I can hardly wait for this to go to court - it may resemble the old story:
Wife tells her software engineer husband "On the way home, buy a carton of milk, and if they have eggs, get 6!" Later the husband arrives with 6 cartons of milk. The wife asks him, "Why the hell did you buy 6 cartons of milk?" His reply, "They had eggs."
First, it has the implied patent licence that gets created when you give someone something.
Here's the case law for the USA:
http://en.swpat.org/wiki/Impli...
Second, GPLv2 has explicit statements about giving the recipient permission to use, modify, redistribute etc. It doesn't give "copyright permission", it gives "permission", so the distributor has given permission to use, modify, etc. It would be hard for a judge to conclude that the distributor reserved the right to later claim it was illegal to use, modify, etc.
Here are the relevant sections:
http://en.swpat.org/wiki/GPLv2...
(The case law for the implicit patent licence uses the term "sell" rather than "give", because the cases in question were about a sale. Now, yes, there's the possibility that a judge could make this distinction, but my second point about the explicit wording in GPLv2 makes this very unlikely to be a problem.)

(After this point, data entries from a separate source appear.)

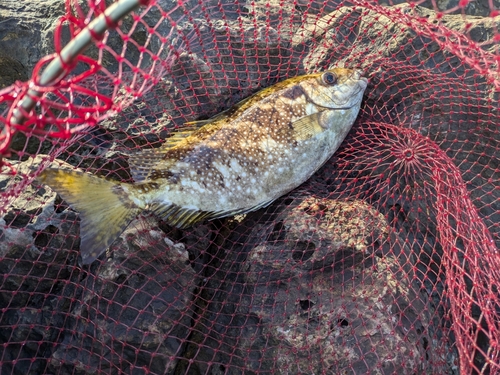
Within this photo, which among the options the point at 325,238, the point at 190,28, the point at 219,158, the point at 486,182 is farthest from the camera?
the point at 190,28

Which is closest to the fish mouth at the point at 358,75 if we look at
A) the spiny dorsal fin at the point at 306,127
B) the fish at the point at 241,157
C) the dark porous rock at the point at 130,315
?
the fish at the point at 241,157

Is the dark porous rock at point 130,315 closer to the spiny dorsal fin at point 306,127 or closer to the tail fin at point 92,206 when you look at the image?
the tail fin at point 92,206

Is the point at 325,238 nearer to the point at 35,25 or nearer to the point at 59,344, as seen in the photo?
the point at 59,344

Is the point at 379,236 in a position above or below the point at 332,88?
below

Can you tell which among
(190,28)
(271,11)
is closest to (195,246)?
(190,28)

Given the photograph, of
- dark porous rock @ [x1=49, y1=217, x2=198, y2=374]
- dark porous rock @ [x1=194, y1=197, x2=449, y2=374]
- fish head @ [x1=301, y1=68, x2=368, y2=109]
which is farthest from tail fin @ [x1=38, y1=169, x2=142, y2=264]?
fish head @ [x1=301, y1=68, x2=368, y2=109]

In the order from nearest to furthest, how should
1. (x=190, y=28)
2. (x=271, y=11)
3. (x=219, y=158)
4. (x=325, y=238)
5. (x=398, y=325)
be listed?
(x=398, y=325) → (x=325, y=238) → (x=219, y=158) → (x=190, y=28) → (x=271, y=11)

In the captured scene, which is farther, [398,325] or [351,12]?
[351,12]

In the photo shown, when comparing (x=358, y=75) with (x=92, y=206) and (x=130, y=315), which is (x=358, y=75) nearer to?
(x=92, y=206)
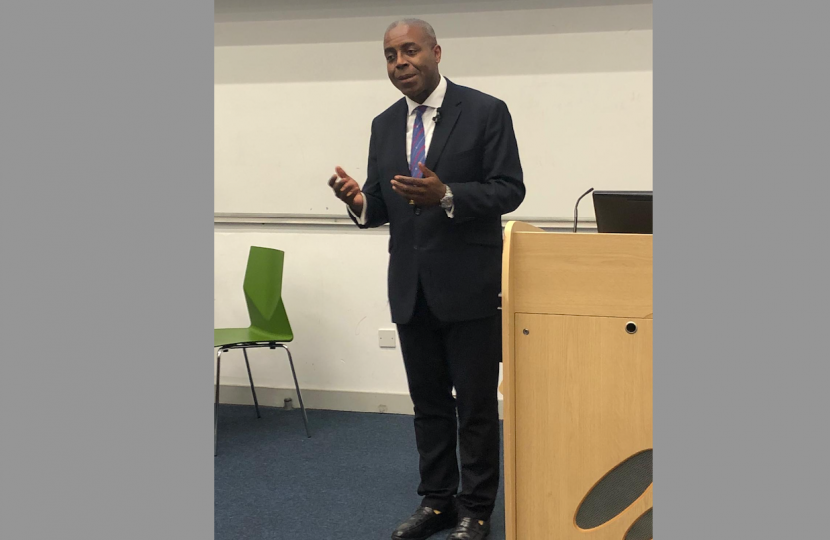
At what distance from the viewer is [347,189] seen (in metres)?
2.01

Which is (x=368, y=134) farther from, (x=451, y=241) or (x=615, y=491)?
(x=615, y=491)

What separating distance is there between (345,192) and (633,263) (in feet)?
2.80

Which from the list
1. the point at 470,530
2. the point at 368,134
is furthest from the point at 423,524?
the point at 368,134

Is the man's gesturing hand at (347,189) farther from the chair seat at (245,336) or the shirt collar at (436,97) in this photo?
the chair seat at (245,336)

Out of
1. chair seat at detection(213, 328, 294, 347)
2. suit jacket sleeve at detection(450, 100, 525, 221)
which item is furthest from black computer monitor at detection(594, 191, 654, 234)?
chair seat at detection(213, 328, 294, 347)

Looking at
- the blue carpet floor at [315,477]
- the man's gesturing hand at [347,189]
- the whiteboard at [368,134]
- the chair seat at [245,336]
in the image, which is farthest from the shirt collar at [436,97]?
the chair seat at [245,336]

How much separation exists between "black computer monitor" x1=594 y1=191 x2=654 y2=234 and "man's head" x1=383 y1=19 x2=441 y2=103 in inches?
24.3

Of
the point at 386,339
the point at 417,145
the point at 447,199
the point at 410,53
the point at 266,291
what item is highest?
the point at 410,53

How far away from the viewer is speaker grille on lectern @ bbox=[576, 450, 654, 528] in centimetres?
158

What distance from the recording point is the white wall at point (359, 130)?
11.3 ft

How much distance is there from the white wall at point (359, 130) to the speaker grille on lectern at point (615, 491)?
7.00 feet

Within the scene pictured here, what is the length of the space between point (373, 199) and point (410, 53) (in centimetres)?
47

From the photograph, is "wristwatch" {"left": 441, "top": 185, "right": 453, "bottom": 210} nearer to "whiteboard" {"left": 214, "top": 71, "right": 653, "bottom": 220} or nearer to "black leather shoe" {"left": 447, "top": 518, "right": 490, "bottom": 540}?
"black leather shoe" {"left": 447, "top": 518, "right": 490, "bottom": 540}

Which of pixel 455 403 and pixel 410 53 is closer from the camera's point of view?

Help build the anti-software-patent wiki
Look at any of the big court decisions, and you will see that they do not favor the "little man" in any way. Eminent Domain, Citizens United, Amazon case, etc. all go in favor of BIG business. The average citizen will no longer see justice in the U.S.
Is fruit salad a derivative work of an apple? I believe that the creators of GPLv2 would say yes, but I don't think it is unreasonable to disagree. A lot hinges on the definition of 'derivative'.
Does that mean your contributed work is recalled from distribution and you get your distribution rights back? It goes both ways, and I just don't see how the GPL will be able to undo an Internet distribution.
In my view the decisions should be:
1) What are the remedies for breach of the terms of the GPLv2?
Answer: Either the offender is to cease distributing the offending software (binary or otherwise) AND the code in question is to be completely and entirely removed from the offending product, or some other solution at the discretion of the Free Software Foundation (including but not limited to the offender entirely ceasing to distribute the offending software.
2) What is a "distribution" under the GPLv2 that triggers the obligations under the GPLv2?
Answer: Any transmission of the software in binary or object code, or any other format where the availability of the software (binary or object code) passes into the control of a person other than the owner of the software.
3) Does the GPLv2 include a patent license?
Answer: No. Software is mathematics and therefore is not patentable.
4) What type of integration between proprietary code and GPLv2 licensed code will result in creating a "derivative work" and subject such proprietary code to the terms of the GPLv2?
Answer: All integration in any way other than an API call to a fully separate self-contained program should result in the integrated code being covered by the GPLv2 license.
Isn't there a separate license for covering situations where people might want to distribute GPL and non-GPL software as a part of a package?